Konseyde dikkat çeken, bazıları kendi aralarında farklı çıkarlara sahip kesimlerin, bir sinema reformu ve bunun için en önemli adım olarak gördükleri yeni bir sinema yasası için ortak hareket etmeleri.

Metnin ikinci bölümünde Konsey, dört başlık altında taleplerini sıralıyor. Başlıklardan en çok maddeye sahip olanı, “finans ve pazarlama” alanındaki talepler. Burada özerk bir sinema kurumunun, gözlem evinin ve dış pazarlama ajansının kurulması, sponsorluk ve teşvik yasalarının işler hale getirilmesi, sinema filmlerinin ihracat ürünü kapsamına alınıp desteklenmesi, festivallerde filmlerin desteklenmesi, UNIFRANCE benzeri bir film dağıtım organizasyonu kurulması, sinema filmlerinin çok ortaklı yapılması için halka açılma benzeri modellerin kurulması gibi talepler sıralandı.
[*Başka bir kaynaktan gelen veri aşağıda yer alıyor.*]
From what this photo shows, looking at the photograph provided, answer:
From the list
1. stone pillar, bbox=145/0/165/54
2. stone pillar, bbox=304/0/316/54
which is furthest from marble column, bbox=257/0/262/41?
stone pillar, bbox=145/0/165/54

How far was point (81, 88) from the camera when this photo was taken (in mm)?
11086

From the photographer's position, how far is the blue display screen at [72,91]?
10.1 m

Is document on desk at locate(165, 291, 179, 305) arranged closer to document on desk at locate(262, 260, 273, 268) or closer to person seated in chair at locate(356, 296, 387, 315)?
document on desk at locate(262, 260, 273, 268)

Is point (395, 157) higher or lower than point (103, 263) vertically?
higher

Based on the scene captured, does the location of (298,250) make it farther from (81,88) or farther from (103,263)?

“Fikri mülkiyet hakları” başlığındaki talepler, genel olarak “yasaların AB standartlarına uygun hale getirilmesi” etrafında biçimleniyor.

“Maden işçileri gibiyiz”
Sosyal güvenlik ve çalışma koşullarında ise talepler önemli. Basın toplantısında “Biz aynı maden işçileri gibi bir çalışma günümüzün beş günlük sigortaya tekabül etmesini istiyoruz. Çalışma koşullarımız maden işçilerininki gibi” denildi. Özellikle set işçileri arasında aşırı yoğun çalışmadan dolayı ölümler yaşanabiliyor. Metinde bu başlıkta sigortasız çalışmaya son verilmesi, dizi sürelerinin kısaltılması, çalışanlar için bir SGK standardı ve sinema alanının özel bir meslek grubu olarak tanınması ve mesleki örgütlerinin yaratılması talepleri dile getirildi.

Son başlık olan “Eğitim ve sinema kültürünün korunması”nda ise ürünlerin korunması ve arşivlenmesi, çalışanların meslek içi eğitime alınması ve sinema eğitiminin uygulama esaslı ve ürün odaklı bir niteliğe bürünmesi istendi.

“Hükümetle görüştük, umutluyuz”
Toplantıda Erden Kıral Başbakan Erdoğan ve Kültür ve Turizm Bakanı Ertuğrul Günay’la görüştüklerini ve Konsey olarak hazırladıkları yasa taslağını ilettiklerini, hükümetin taslağın ilk kısmını beğenmesine rağmen, rol dağılımının ele alındığı ikinci kısmını beğenmediğini söyledi.

Hükümetle toplantılarını sürdüreceklerini belirten Kıral, 2010’da yasanın geçmesi için umutlu olduklarını, ama on yıllardır yasayı bekledikleri için siyasette tıkanıklıkların yaşanabileceğini bildiklerini belirtti.

“Erdoğan’ın demokratik açılım toplantısını da bu talepleri savunmak için bir avantaj haline getirecek misiniz?” sorusuna “Evet, toplantıya katılacak temsilci arkadaşlarımız taleplerimizi Sayın Başbakan’a iletecekler” yanıtı verildi.